Es solo que hoy quiero abrirte los ojos a una opción realmente económica (ya sabes que me preocupo por tus finanzas!) y esa es: convertirte a ti mismo en el héroe de tu vida. Ya sé que así te quito la opción del galanazo en caballo blanco o de la ninfa de cabellos perfumados, pero vamos...no hay que ser tan románticos...seamos..ejem...realistas (no me mires de ese modo jovencito y jovencita! Respétame por mis canas, caray! XD).
Ser nosotros nuestros PROPIOS héroes, se hacen a la idea?
Cada persona tiene un potencial increíble de ser un héroe o heroína, lo gracioso es que es más fácil ensayar nuestras técnicas de rescate con los pellejos ajenos que con los nuestros (a pesar del instinto de supervivencia...a pesar de él... Caray! No quiero ni imaginar qué fuera de nosotros sin el dichoso instintito, eh!). El por qué quizá tenga algo que ver con el hecho de que nuestra vista no suele ser tan buena...(no mires tus lentes, no me refiero a que necesites una nueva visita al oftalmólogo, aunque quizá sí...a ver, cuántos dedos te estoy enseñando?...ja! vamos es un chiste!... ¬¬ esas caras de velorio!) y con ello quiero decir (vale, vale..lo explico, no me muerdas), recuerdas el momento en que te dije que nos sentíamos MoRiR? Sí?

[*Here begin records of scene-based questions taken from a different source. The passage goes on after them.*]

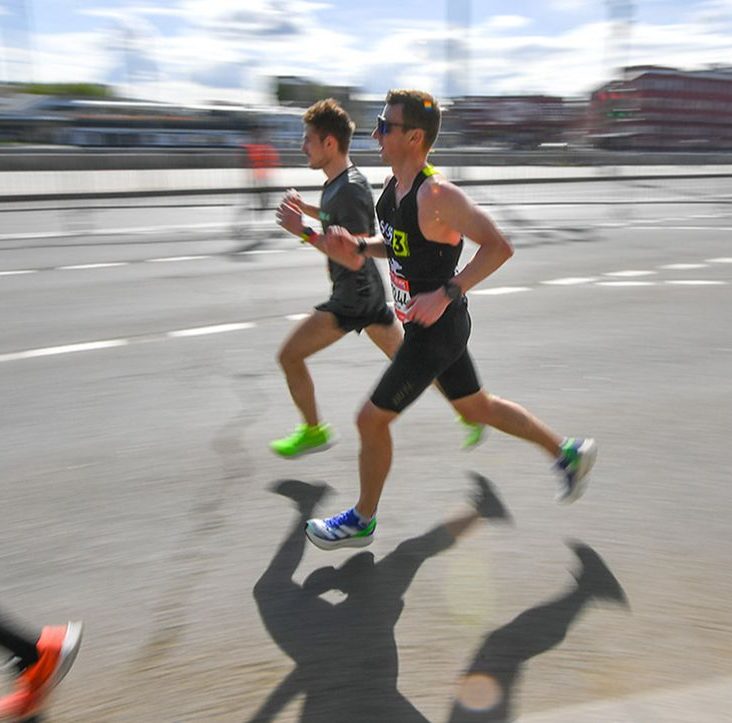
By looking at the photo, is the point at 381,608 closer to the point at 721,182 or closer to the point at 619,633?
the point at 619,633

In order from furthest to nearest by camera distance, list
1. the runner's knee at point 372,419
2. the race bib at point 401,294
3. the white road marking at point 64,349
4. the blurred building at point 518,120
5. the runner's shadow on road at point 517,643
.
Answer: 1. the blurred building at point 518,120
2. the white road marking at point 64,349
3. the race bib at point 401,294
4. the runner's knee at point 372,419
5. the runner's shadow on road at point 517,643

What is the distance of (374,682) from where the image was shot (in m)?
2.66

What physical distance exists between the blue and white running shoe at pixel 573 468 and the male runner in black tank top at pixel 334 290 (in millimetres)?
875

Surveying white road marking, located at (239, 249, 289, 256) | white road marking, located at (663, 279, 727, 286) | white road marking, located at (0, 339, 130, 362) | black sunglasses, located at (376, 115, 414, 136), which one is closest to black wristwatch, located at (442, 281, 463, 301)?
black sunglasses, located at (376, 115, 414, 136)

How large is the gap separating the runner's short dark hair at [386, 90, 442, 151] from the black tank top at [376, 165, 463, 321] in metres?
0.15

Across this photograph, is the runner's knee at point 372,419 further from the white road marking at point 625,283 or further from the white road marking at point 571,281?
the white road marking at point 625,283

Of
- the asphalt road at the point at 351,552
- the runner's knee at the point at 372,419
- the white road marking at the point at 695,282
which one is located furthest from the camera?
the white road marking at the point at 695,282

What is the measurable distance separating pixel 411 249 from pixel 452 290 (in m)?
0.28

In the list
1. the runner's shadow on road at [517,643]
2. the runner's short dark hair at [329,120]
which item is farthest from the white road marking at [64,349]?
the runner's shadow on road at [517,643]

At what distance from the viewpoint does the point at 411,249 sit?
3.40m

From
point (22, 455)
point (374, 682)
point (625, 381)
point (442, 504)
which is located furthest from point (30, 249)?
point (374, 682)

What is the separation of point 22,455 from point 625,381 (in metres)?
4.19

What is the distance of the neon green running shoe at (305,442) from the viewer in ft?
15.4

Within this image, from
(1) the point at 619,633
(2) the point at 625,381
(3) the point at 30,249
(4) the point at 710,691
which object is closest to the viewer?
(4) the point at 710,691
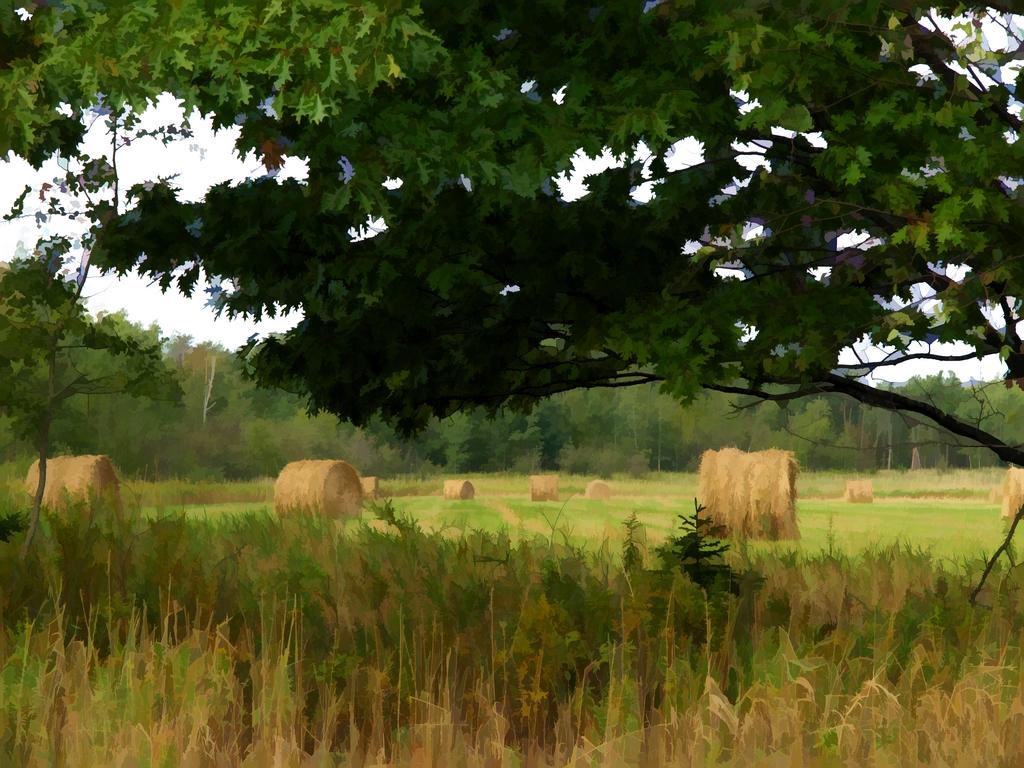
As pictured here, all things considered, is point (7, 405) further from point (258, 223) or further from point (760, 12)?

Yap, pues a eso me refiero...a que nos SENTÍAMOS, no a que nos MORÍAMOS...me pillas la insignificantilla diferencia?
La vida puede ser, insistimos juntos, una pesadilla atroz llena de los más inimaginables problemas, puede que le guste meternos zancadillas...sin embargo, no nos morimos por ello...en verdad que no, la poco vista obviedad de que NO somos tan indefensos nunca ha sido mentira. Somos fuertes y no nos morimos tan fácilmente (aunque parezca lo contrario, pero tampoco es para que me lo apliques a todos los casos..aish!), entonces... (piénsalo fríamente) por qué tenemos que aclamar siempre por un héroe si nosotros mismos podemos levantarnos y empezar a poner en su sitio a todos los problemas?
No es imposible, se puede hacer...yo lo he hecho (vamos, si yo le hecho...todos podemos!). Soy mi propia heroína (y me refiero a la versión femenina de héroe no a lo que tú ya sabes...) cada vez que puedo serlo y aún así no le temo a aquellos que me pueden echar una mano en ello.
Vamos, eres fuerte!! Qué importa si hay millones de problemas? Los puedes vencer!! Si te caes, te levantas! Puedes llorar, gritar, patalear, incluso esconderte bajo las sábanas por algún tiempo...pero aún puedes! No seas cobarde, no TE decepciones.
El mundo es de aquellos que luchan, nadie te lo va a regalar. Así que...A LA LUCHA LOS VALIENTES!